• Source document:
Policy

Getting High With Willie Nelson Does Not Clarify Maureen Dowd's Understanding of Colorado's Marijuana Regulations

|

Fred R. Conrad / The New York Times

In her most recent New York Times column, Maureen Dowd brags about getting high with Willie Nelson, notes that "I'm the poster girl for bad pot trips" (literally), and once again misrepresents Colorado's rules for marijuana edibles:

Eager not to seem like a complete idiot, I burbled that, despite the assumption of many that I gobbled the whole candy bar, I had only taken a small bite off the end, and then when nothing seemed to be happening, another nibble. 

Nelson humored me as I also pointed out that the labels last winter did not feature the information that would have saved me from my night of dread.

Now, however, Colorado and Washington State have passed emergency rules to get better labeling and portion control on edibles, whose highs kick in more slowly and can be more intense than when the drug is smoked.

• Aim of the task: Update the passage of the article that begins with "In her most" and ends with "night of dread." by writing it out again with "candy bar" replaced by "brownie".

• Records shown:

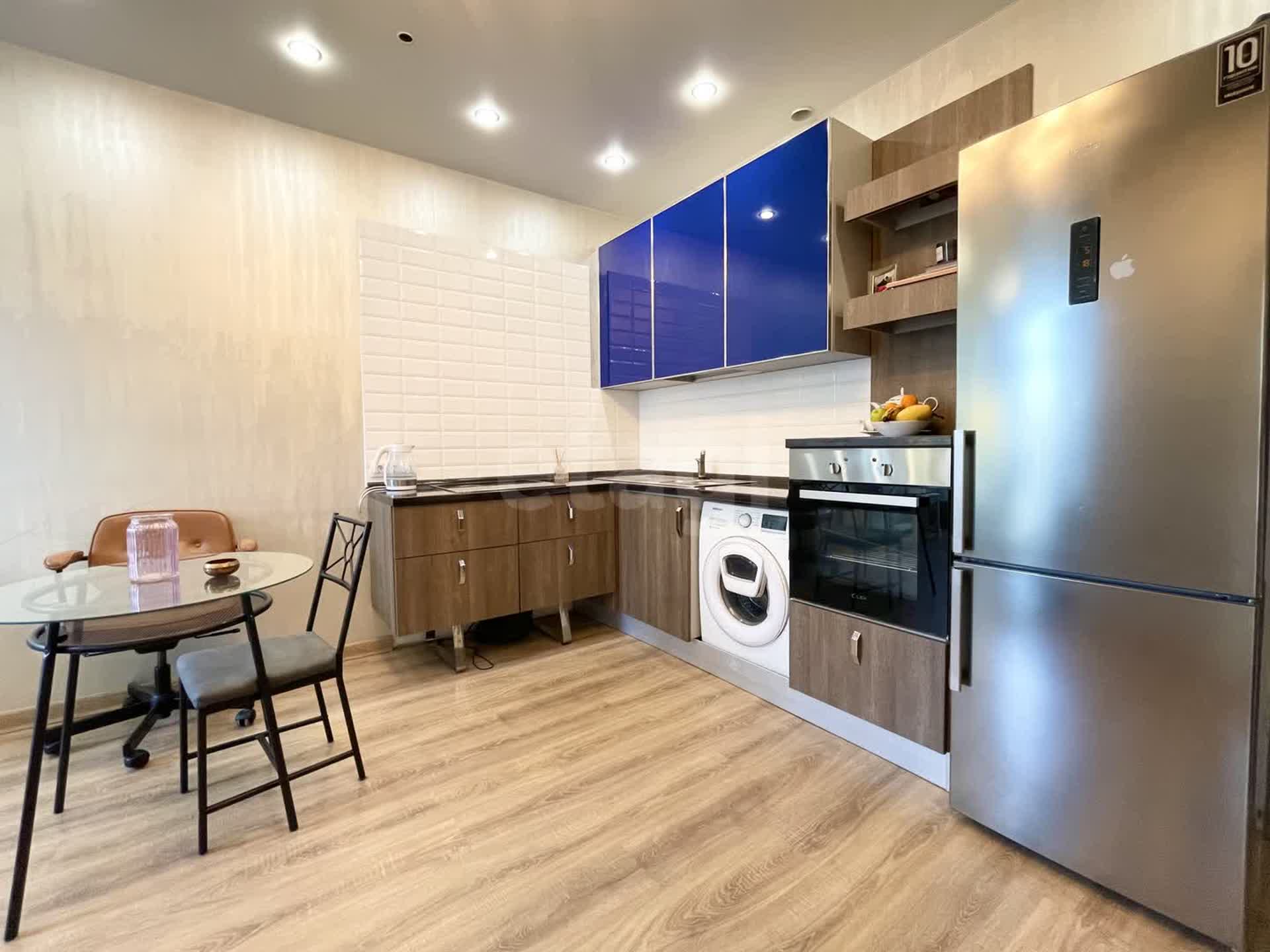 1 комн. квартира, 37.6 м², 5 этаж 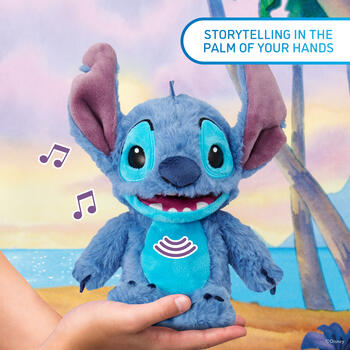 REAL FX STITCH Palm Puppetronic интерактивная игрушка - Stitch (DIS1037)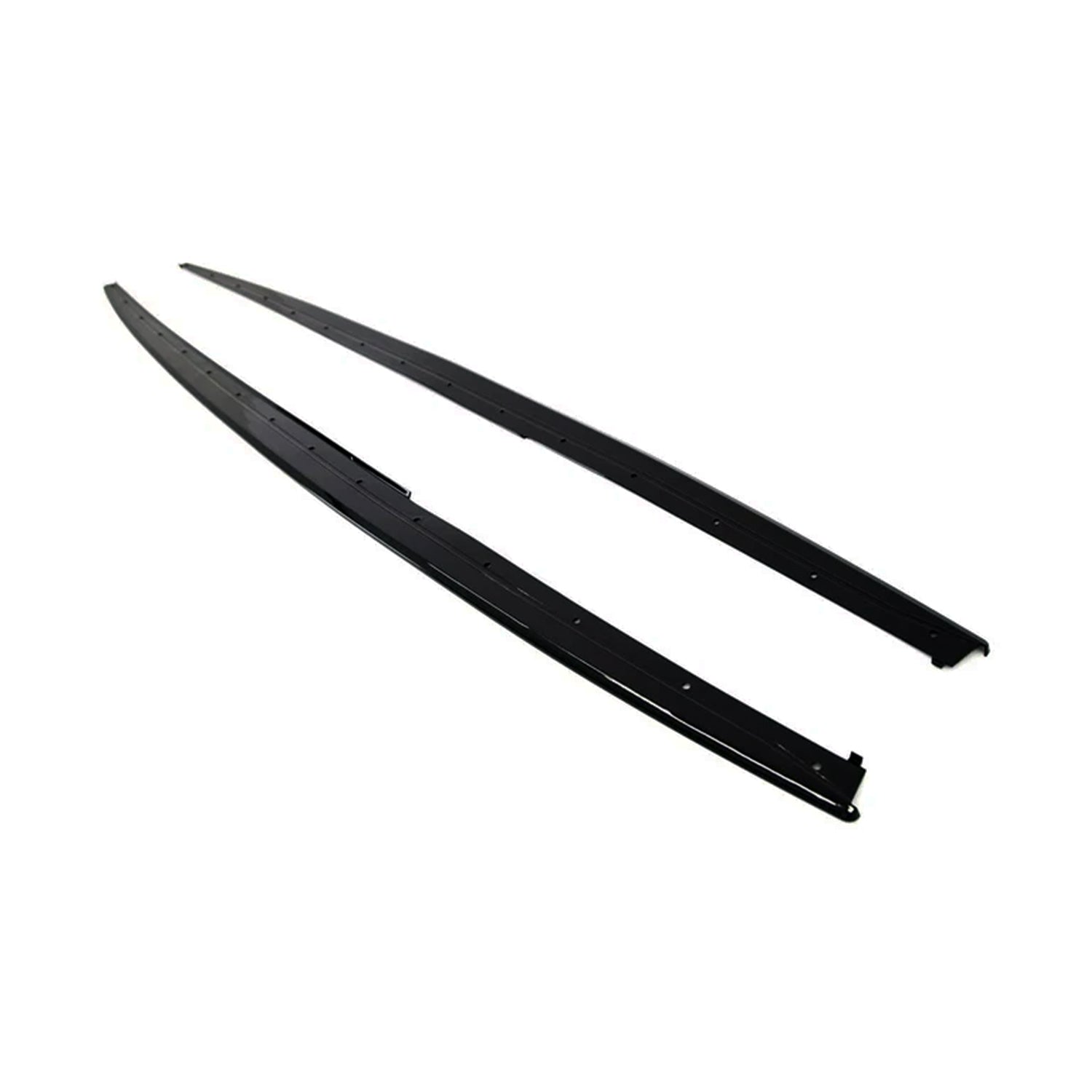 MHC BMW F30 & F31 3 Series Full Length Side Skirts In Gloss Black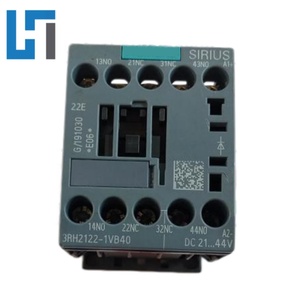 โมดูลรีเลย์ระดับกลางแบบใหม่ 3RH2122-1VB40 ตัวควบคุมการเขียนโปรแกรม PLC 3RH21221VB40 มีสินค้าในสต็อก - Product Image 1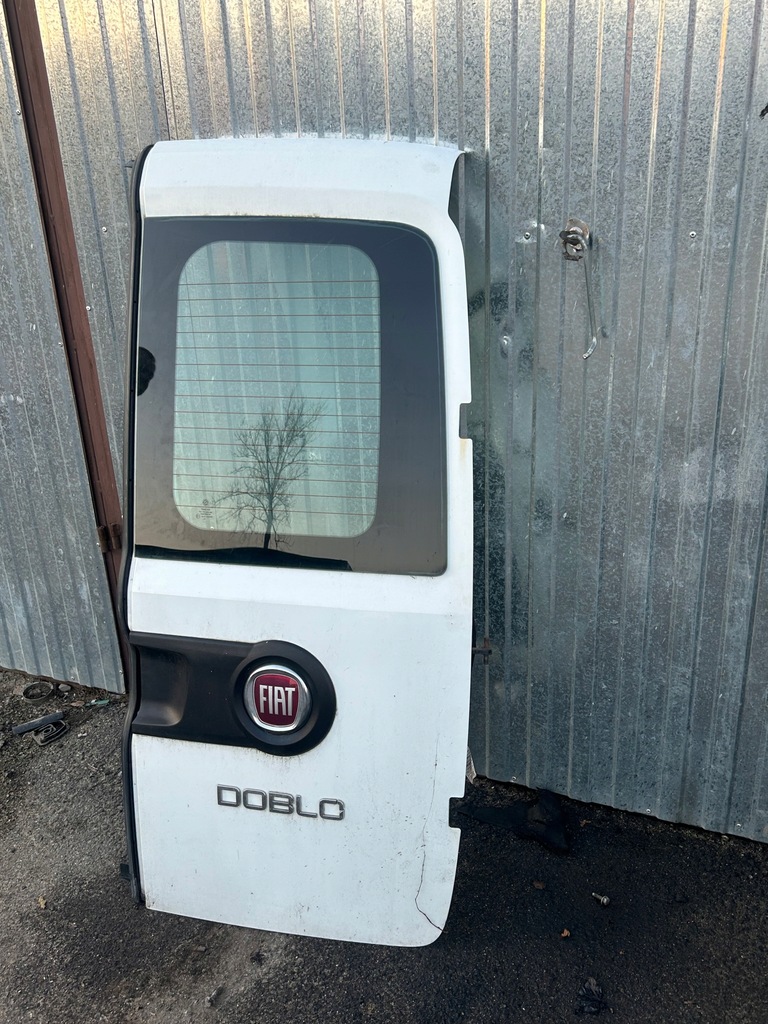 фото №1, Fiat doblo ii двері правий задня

• Task answer:
In her most recent New York Times column, Maureen Dowd brags about getting high with Willie Nelson, notes that "I'm the poster girl for bad pot trips" (literally), and once again misrepresents Colorado's rules for marijuana edibles:

Eager not to seem like a complete idiot, I burbled that, despite the assumption of many that I gobbled the whole brownie, I had only taken a small bite off the end, and then when nothing seemed to be happening, another nibble. 

Nelson humored me as I also pointed out that the labels last winter did not feature the information that would have saved me from my night of dread.